All text and photos by Tess McLennan ©.
Still need more guidance for visiting all the Winter Wonderlands of the world? Never fear. Here is my second instalment, your guide to visiting the snow. Everything you need to know, nothing less.
6. Don’t forget your safety in the snow. I can feel you groaning, but hear me out. Earlier this year, I saw clips on T.V of people diving into shoulder deep snow. Diving! In humble old Australia, we are taught not to dive into any water that we can’t see the bottom of. The same goes for snow: you can’t see what’s on the bottom, why would you dive into it? And also, if you’ve had a night out on the town, it’s probably not a good idea to venture home in the snow alone. Unless you want to sacrifice your fingers or entire nose to the frostbite devil, make sure you arrange safe transport back home, and that the person driving actually gets you inside the house. I read a story about a girl who died from being left out in the snow all night, because she fell asleep on her front doorstep. A bit of common sense will save you many appendages, and maybe even your life, later on.
Snow bandits. Targeting irresponsible snow divers.
7. Alcohol: the equivalent to a roaring fireplace. Have you ever seen skiers and snowboarders with their tiny flasks of Jim Beam or other unidentified whiskeys/bourbons/scotches? For newbies, just remember that spirits warm the cockles of your heart, when the outside is absolutely freezing. Unless you’re just naturally cold-hearted, then alcohol might not work so well for you. Just go easy though. You still need to drive those skis down the mountainside. And get yourself home afterwards.
You get my point. Get toasty, yes. But be responsible when you slurp and ski.
8. Driving in the snow. Oh boy. Again, I believe it comes down to common sense. Black ice is something you want to avoid, the type that is clear, and can’t be spotted on the road until it’s too late. Ever seen Olympus Has Fallen, and that devastating road crash with the President and his wife? Yea, it’s like that. So it pays to be a little more cautious when driving in the snow. Snow chains are really useful in keeping your tyres firmly on the road, unless you’re my Dad, who has never taken his snow chains out of the box. This has led to him sliding backwards down an icy road, in a van that mildly resembled a prison bus. So, liberate your snow chains. Let them do what they were meant to. Your car will thank you for it later.
9. Not a skier? Not a problem. There are plenty other amazing things to do in the snow that don’t involve hurtling down a mountainside at warp speed.
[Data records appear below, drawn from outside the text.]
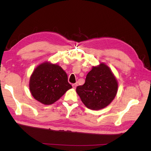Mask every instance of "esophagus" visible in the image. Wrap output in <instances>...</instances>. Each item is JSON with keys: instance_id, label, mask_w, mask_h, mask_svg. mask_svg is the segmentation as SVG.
Listing matches in <instances>:
<instances>
[{"instance_id": "1", "label": "esophagus", "mask_w": 151, "mask_h": 151, "mask_svg": "<svg viewBox=\"0 0 151 151\" xmlns=\"http://www.w3.org/2000/svg\"><path fill=\"white\" fill-rule=\"evenodd\" d=\"M77 83H74V84H72V88H76V87H77Z\"/></svg>"}]
</instances>
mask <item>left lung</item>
<instances>
[{"instance_id":"obj_1","label":"left lung","mask_w":151,"mask_h":151,"mask_svg":"<svg viewBox=\"0 0 151 151\" xmlns=\"http://www.w3.org/2000/svg\"><path fill=\"white\" fill-rule=\"evenodd\" d=\"M117 89L115 77L107 65L101 63L93 67L86 76L85 83L77 86L76 92L87 108L98 110L113 101Z\"/></svg>"}]
</instances>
Again, it all comes back to research and simple pre-planning, the key components of any successful trip. For instance, in Lauterbrunnen, Switzerland, the Jungfrau train can take you to the highest point in Europe (and some bone chilling temperatures!), with amazing views on a clear day, and a the fantastic Ice Palace (a must see for artists and those who appreciate beautiful things). For people who prefer life a little faster, Lauterbrunnen also offers skydiving (pending good weather), if jumping out of a plane in winter is your sort of thing. Each to their own.
Even better in person. Jungfraujoch, Switzerland.
The Peak2Peak Gondola in Whistler, Canada
Salt Lake City, Winter Olympics Museum.
10. While it would be impossible to pinpoint every non-skiing activity in the world, again, research is the absolute key. So fellow traveller, meet Trip Advisor. Your new best friend. For example, has your winter destination ever been home to the Olympics? Chances are there is a museum dedicated to it. Ever wanted to try dogsledding? Check out Trip Advisor and see if there are any classes nearby. The same goes for snowmobiling. Want to check out some man-made ice castles? Check out Trip Advisor (Ice Castles are highly recommended!). What about a gondola ride between two snowy mountain peaks? Make Trip Advisor your answer to everything. Snow? Trip Advisor. Pickles? Trip Advisor. Guaranteed, Trip Advisor will have all the answers. Trip Advisor will see you through.
Just thought I’d add this as a reminder, that amateurs shouldn’t make snowmen.